> [Requirement]:
Pull out every line of the items below that contains the word "yellow".

> [Data section]:
____
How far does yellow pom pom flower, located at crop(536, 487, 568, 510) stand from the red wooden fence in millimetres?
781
____
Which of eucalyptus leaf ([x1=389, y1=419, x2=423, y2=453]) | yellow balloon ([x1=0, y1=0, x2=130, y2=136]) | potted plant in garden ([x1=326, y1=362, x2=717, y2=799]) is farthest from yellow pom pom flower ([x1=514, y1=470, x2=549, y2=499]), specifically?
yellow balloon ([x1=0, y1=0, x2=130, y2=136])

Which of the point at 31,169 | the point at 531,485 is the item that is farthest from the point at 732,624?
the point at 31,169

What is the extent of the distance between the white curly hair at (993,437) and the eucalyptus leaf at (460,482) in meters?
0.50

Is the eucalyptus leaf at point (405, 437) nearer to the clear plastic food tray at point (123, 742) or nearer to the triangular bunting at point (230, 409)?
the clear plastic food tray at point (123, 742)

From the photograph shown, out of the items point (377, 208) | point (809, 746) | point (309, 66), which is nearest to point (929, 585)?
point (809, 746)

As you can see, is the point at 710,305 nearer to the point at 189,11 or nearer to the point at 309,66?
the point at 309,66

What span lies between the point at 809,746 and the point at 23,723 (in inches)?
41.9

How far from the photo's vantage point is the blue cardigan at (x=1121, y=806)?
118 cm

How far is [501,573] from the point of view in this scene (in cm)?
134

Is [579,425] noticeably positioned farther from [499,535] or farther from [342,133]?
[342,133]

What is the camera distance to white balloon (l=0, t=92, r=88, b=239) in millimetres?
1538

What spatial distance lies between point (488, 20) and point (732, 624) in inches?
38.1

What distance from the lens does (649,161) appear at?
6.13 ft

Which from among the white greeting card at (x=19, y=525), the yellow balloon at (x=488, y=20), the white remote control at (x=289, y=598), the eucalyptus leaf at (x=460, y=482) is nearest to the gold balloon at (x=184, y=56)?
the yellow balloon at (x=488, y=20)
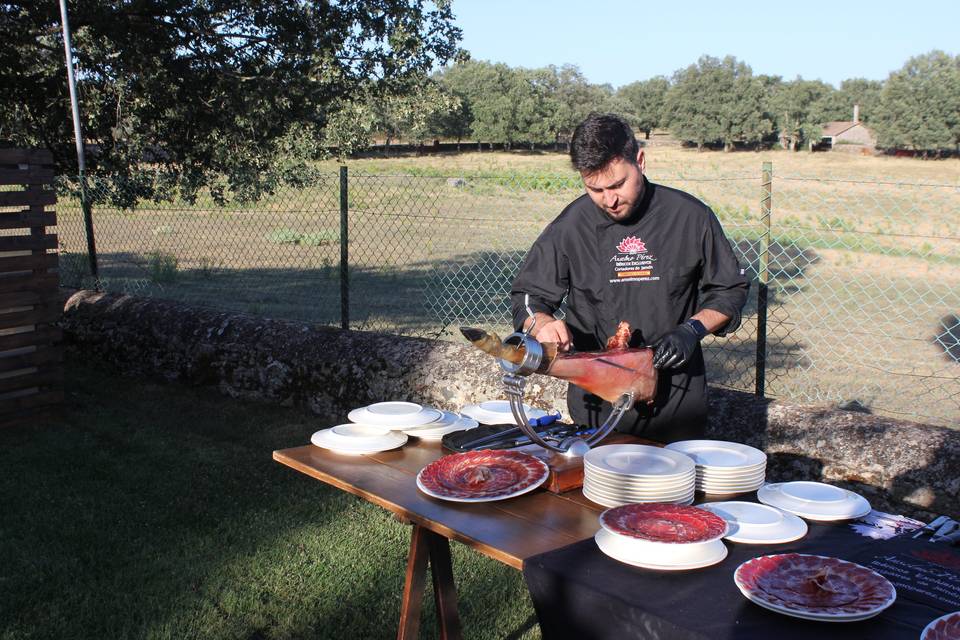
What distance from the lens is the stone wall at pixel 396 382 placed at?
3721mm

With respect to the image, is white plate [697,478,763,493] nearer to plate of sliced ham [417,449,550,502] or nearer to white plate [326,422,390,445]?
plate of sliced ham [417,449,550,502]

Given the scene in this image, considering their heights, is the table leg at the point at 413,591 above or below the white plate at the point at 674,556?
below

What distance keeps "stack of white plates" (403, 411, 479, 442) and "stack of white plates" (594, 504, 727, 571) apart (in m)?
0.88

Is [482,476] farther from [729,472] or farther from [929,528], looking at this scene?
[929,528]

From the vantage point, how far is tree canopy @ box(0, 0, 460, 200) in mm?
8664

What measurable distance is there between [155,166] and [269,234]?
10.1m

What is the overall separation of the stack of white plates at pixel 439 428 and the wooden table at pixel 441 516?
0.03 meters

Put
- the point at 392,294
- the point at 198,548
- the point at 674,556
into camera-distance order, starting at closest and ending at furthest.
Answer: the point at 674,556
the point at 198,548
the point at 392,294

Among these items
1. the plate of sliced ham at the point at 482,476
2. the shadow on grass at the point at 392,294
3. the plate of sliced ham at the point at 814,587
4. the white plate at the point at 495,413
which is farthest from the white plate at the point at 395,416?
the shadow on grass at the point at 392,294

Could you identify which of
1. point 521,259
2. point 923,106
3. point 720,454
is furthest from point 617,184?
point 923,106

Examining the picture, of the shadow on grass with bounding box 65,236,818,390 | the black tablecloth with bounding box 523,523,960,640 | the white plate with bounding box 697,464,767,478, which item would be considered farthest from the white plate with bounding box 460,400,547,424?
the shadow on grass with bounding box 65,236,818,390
____
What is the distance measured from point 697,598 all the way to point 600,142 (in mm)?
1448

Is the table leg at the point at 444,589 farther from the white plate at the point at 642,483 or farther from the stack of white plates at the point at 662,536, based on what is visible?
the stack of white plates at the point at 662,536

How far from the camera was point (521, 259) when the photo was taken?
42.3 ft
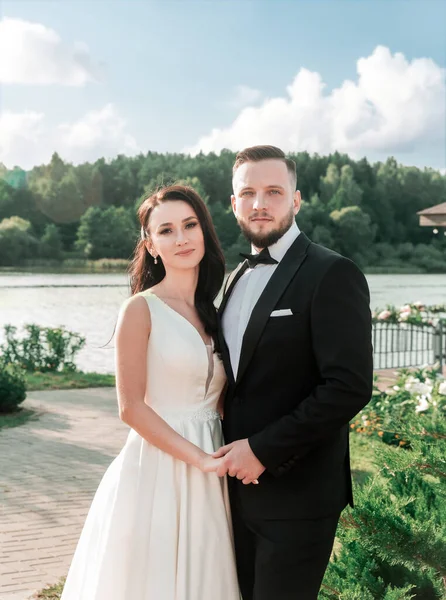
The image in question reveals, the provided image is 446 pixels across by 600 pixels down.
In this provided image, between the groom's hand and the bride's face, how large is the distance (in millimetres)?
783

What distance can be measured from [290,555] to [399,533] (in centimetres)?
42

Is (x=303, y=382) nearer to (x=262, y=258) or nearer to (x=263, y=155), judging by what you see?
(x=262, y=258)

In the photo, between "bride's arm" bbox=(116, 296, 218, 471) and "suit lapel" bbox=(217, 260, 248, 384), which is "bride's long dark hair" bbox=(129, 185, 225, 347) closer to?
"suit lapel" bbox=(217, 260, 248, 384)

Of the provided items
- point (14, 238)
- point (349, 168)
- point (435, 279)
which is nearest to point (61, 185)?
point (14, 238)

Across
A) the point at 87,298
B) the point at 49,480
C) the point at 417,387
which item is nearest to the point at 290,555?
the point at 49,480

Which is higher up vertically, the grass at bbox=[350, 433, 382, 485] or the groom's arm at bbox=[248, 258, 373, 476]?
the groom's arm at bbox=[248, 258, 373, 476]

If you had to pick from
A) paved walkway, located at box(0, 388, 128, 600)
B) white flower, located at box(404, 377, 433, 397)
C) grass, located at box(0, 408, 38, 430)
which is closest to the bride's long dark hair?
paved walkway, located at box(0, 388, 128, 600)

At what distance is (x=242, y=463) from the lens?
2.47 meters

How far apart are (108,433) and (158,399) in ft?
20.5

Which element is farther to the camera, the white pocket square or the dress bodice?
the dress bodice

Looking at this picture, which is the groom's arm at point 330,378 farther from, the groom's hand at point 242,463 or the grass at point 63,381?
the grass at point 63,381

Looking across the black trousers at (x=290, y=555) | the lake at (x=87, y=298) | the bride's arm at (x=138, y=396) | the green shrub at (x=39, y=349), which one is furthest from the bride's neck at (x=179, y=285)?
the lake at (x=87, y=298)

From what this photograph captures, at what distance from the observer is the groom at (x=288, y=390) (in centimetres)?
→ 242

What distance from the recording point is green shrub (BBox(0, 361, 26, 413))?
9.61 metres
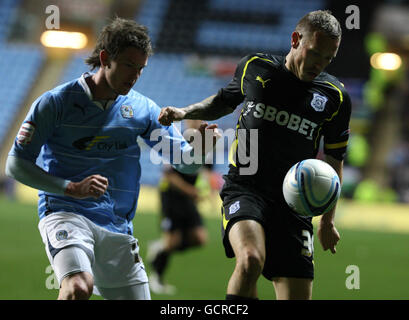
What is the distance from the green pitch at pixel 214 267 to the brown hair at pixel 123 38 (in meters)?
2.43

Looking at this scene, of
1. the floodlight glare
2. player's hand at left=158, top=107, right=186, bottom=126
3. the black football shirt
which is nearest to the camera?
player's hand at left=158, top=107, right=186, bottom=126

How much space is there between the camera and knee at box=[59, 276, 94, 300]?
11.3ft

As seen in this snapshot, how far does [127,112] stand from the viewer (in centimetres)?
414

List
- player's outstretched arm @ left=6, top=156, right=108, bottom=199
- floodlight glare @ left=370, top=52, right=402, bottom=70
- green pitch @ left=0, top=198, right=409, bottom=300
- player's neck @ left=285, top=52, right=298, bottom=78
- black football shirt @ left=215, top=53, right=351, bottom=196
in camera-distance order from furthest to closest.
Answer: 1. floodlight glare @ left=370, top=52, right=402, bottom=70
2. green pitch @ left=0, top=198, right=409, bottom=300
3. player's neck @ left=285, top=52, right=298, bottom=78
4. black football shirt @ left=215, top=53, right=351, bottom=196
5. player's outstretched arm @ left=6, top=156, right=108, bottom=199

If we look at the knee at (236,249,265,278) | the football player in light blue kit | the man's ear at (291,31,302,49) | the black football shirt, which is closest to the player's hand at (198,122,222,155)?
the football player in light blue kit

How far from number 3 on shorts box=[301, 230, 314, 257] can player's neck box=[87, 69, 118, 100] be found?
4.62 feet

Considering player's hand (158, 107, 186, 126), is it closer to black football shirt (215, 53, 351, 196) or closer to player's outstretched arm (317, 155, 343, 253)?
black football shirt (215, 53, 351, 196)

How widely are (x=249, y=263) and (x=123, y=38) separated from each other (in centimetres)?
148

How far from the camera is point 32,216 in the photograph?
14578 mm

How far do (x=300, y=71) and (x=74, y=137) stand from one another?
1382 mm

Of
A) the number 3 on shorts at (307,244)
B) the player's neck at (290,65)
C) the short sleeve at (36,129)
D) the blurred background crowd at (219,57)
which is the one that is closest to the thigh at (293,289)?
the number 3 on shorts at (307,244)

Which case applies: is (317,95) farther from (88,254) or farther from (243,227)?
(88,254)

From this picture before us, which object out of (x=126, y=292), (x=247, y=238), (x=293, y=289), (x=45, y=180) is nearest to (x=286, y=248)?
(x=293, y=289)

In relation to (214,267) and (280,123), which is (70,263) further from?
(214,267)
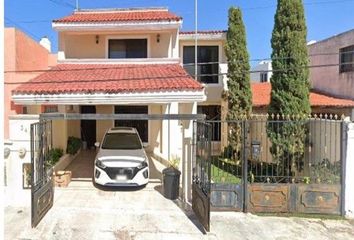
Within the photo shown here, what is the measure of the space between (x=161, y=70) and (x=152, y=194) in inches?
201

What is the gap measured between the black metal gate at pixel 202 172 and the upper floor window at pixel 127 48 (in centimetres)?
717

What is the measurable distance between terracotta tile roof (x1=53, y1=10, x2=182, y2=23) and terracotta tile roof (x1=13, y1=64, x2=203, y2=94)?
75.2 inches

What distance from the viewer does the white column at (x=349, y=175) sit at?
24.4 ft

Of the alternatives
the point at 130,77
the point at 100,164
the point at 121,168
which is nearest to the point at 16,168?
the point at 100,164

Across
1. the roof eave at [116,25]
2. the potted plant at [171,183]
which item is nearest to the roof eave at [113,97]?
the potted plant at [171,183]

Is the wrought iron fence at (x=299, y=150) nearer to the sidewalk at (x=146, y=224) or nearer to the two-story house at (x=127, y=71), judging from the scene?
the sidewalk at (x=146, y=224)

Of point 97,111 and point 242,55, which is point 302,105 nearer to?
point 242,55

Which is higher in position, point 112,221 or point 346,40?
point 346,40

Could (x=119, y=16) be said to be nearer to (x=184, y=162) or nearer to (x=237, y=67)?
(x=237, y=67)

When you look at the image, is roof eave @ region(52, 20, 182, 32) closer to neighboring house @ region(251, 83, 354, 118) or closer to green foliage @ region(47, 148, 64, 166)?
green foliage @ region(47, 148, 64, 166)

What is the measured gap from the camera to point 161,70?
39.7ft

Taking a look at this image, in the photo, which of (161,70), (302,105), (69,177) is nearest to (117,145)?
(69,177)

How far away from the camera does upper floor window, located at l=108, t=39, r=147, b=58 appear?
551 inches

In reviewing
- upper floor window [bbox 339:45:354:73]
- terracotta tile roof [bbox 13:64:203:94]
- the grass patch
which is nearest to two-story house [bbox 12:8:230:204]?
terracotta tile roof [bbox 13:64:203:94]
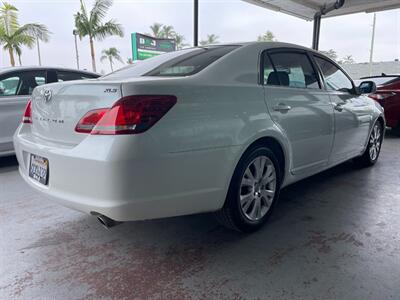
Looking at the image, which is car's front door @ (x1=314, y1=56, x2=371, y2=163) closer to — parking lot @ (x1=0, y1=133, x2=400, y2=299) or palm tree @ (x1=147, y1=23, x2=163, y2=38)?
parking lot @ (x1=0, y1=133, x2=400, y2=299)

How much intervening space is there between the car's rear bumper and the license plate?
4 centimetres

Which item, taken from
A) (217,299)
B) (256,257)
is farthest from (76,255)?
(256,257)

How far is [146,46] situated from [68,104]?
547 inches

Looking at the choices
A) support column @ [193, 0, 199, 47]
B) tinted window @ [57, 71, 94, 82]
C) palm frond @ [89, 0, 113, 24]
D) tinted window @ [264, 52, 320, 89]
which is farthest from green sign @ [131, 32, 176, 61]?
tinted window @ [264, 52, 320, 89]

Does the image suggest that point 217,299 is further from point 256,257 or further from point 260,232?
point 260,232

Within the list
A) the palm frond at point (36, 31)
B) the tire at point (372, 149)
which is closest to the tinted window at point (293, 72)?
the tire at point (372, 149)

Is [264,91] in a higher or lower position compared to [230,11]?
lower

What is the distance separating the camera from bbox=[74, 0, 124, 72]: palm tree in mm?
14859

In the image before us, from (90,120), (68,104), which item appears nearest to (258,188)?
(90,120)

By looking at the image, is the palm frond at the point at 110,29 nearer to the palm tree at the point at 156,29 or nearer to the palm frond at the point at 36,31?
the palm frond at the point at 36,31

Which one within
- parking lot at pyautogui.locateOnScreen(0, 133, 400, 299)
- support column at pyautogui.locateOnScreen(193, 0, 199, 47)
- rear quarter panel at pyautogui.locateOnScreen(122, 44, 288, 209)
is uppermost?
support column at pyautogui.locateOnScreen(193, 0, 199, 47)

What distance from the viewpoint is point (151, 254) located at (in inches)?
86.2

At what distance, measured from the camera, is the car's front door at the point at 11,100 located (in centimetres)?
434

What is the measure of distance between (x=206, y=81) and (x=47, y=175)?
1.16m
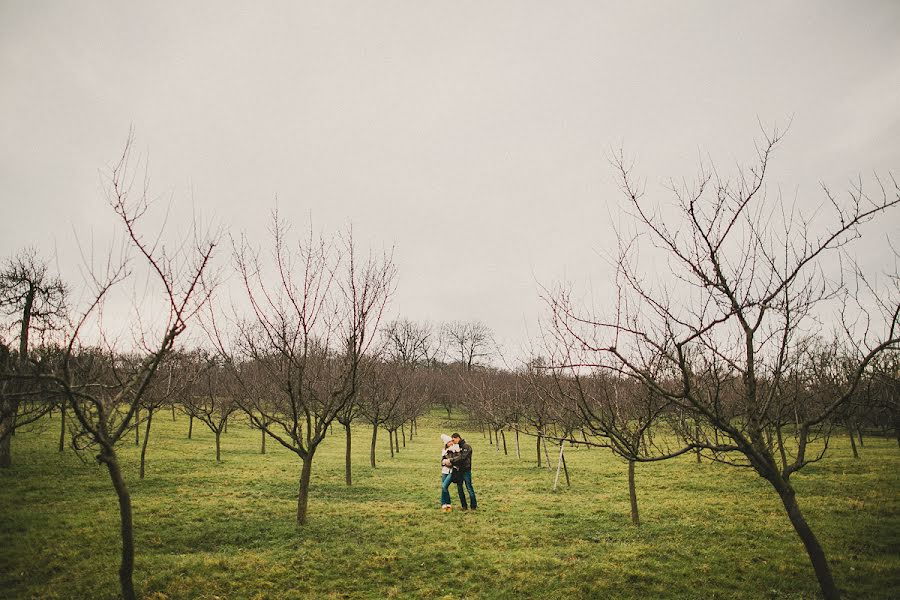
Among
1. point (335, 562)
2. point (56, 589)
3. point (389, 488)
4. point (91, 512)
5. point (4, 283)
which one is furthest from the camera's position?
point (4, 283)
____
> [Exercise answer]:
How far does yellow pom pom flower, located at crop(536, 487, 568, 510) stand from the red wooden fence in millimetres?
Which of eucalyptus leaf ([x1=389, y1=419, x2=423, y2=453]) | yellow balloon ([x1=0, y1=0, x2=130, y2=136]) | potted plant in garden ([x1=326, y1=362, x2=717, y2=799]) is farthest from yellow pom pom flower ([x1=514, y1=470, x2=549, y2=499]), specifically?
yellow balloon ([x1=0, y1=0, x2=130, y2=136])
Which from among the white greeting card at (x=19, y=525), the yellow balloon at (x=488, y=20), the white remote control at (x=289, y=598), the eucalyptus leaf at (x=460, y=482) is nearest to the gold balloon at (x=184, y=56)?
the yellow balloon at (x=488, y=20)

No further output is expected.